• **Exercise objective**: Please rewrite the following lines as a numbered list, leaving out the blank lines.

(Spatial question entries)
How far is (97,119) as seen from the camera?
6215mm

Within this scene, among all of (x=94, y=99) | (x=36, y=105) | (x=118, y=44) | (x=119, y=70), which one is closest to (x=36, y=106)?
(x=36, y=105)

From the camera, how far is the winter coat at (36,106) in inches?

• **Output**:
1. How far is (97,119) as seen from the camera?
2. 6215mm
3. Within this scene, among all of (x=94, y=99) | (x=36, y=105) | (x=118, y=44) | (x=119, y=70), which one is closest to (x=36, y=106)?
4. (x=36, y=105)
5. From the camera, how far is the winter coat at (36,106) in inches?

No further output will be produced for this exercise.